─── Data rows

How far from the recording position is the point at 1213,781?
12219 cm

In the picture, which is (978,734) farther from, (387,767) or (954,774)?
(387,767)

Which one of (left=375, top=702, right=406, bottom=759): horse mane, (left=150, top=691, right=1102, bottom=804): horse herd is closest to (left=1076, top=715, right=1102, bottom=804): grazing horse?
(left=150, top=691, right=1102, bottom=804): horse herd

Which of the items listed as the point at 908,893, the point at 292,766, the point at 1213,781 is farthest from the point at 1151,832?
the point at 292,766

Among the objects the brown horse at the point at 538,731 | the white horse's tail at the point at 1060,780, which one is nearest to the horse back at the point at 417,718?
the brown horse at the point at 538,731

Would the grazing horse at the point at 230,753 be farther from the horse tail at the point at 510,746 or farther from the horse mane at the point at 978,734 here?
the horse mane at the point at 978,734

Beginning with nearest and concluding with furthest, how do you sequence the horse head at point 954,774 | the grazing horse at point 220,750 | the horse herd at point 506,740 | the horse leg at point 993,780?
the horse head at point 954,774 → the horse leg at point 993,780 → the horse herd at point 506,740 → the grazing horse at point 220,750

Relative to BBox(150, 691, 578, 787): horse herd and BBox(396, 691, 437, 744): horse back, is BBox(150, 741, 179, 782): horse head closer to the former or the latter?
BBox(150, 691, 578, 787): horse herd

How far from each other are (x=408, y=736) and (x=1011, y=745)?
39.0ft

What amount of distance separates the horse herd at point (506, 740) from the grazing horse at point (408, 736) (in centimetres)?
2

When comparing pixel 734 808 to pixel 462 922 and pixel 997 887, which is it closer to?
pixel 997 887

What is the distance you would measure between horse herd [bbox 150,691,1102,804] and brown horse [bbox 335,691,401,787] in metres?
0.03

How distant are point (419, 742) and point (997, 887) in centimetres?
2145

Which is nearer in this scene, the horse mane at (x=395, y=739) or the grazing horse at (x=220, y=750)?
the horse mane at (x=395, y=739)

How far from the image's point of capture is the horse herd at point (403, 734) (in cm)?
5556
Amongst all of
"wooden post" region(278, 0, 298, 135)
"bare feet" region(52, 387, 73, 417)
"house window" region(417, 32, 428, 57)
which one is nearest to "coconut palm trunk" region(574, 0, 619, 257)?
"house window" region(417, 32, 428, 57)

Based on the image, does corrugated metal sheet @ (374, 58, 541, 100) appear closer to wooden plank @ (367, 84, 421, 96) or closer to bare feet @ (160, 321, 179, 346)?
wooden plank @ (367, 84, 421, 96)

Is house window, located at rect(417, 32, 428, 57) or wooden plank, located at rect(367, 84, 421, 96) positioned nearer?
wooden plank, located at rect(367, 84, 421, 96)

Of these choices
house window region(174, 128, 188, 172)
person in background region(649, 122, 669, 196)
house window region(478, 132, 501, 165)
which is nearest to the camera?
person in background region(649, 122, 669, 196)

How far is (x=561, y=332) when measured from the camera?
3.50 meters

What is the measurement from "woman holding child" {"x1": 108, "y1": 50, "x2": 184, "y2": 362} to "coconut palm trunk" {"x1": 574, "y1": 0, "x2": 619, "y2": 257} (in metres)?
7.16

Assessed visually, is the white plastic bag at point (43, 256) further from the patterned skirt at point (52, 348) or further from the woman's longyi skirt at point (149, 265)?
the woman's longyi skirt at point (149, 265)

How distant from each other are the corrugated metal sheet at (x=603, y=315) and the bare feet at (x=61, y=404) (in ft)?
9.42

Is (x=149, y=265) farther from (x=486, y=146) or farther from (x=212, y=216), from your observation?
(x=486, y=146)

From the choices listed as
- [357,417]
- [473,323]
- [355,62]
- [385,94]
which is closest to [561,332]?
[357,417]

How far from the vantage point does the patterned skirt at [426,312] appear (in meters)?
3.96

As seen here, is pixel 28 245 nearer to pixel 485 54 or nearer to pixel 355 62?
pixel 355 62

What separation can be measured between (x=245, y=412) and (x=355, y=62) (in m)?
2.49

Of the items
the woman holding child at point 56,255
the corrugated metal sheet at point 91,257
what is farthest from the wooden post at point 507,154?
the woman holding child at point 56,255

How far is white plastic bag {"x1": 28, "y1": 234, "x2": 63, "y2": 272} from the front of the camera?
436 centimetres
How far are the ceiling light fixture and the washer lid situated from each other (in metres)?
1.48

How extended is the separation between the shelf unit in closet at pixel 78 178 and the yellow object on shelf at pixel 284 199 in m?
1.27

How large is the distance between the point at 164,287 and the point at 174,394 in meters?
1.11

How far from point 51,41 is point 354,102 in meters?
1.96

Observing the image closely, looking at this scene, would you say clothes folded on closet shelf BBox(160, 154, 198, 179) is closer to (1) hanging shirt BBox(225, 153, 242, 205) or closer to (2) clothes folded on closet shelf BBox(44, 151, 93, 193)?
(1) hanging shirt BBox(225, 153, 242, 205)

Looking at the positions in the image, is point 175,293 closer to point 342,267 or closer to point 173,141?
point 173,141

──────

Lay out the rows as a Markdown table with the columns Line No. and Line Text, skipping blank lines. Begin at the line that has "How far from the vantage" and stop after the last line of the rows, both ends included.

| Line No. | Line Text |
|---|---|
| 1 | How far from the vantage point does the patterned skirt at [426,312] appear (in meters)? |
| 2 | 3.96 |
| 3 | As seen here, is pixel 28 245 nearer to pixel 485 54 or nearer to pixel 355 62? |
| 4 | pixel 355 62 |
| 5 | What separation can be measured between (x=245, y=412) and (x=355, y=62) (in m)? |
| 6 | 2.49 |
| 7 | Of the items |
| 8 | the woman holding child at point 56,255 |
| 9 | the corrugated metal sheet at point 91,257 |
| 10 | what is farthest from the wooden post at point 507,154? |
| 11 | the woman holding child at point 56,255 |
| 12 | How far is white plastic bag {"x1": 28, "y1": 234, "x2": 63, "y2": 272} from the front of the camera? |
| 13 | 436 centimetres |
| 14 | How far are the ceiling light fixture and the washer lid situated from each other (in metres)? |
| 15 | 1.48 |
| 16 | How extended is the separation between the shelf unit in closet at pixel 78 178 and the yellow object on shelf at pixel 284 199 in m? |
| 17 | 1.27 |
| 18 | How large is the distance between the point at 164,287 and the point at 174,394 in meters? |
| 19 | 1.11 |
| 20 | How far from point 51,41 is point 354,102 in meters? |
| 21 | 1.96 |
| 22 | Observing the image closely, looking at this scene, would you say clothes folded on closet shelf BBox(160, 154, 198, 179) is closer to (1) hanging shirt BBox(225, 153, 242, 205) or closer to (2) clothes folded on closet shelf BBox(44, 151, 93, 193)? |
| 23 | (1) hanging shirt BBox(225, 153, 242, 205) |
| 24 | Looking at the positions in the image, is point 175,293 closer to point 342,267 or closer to point 173,141? |
| 25 | point 173,141 |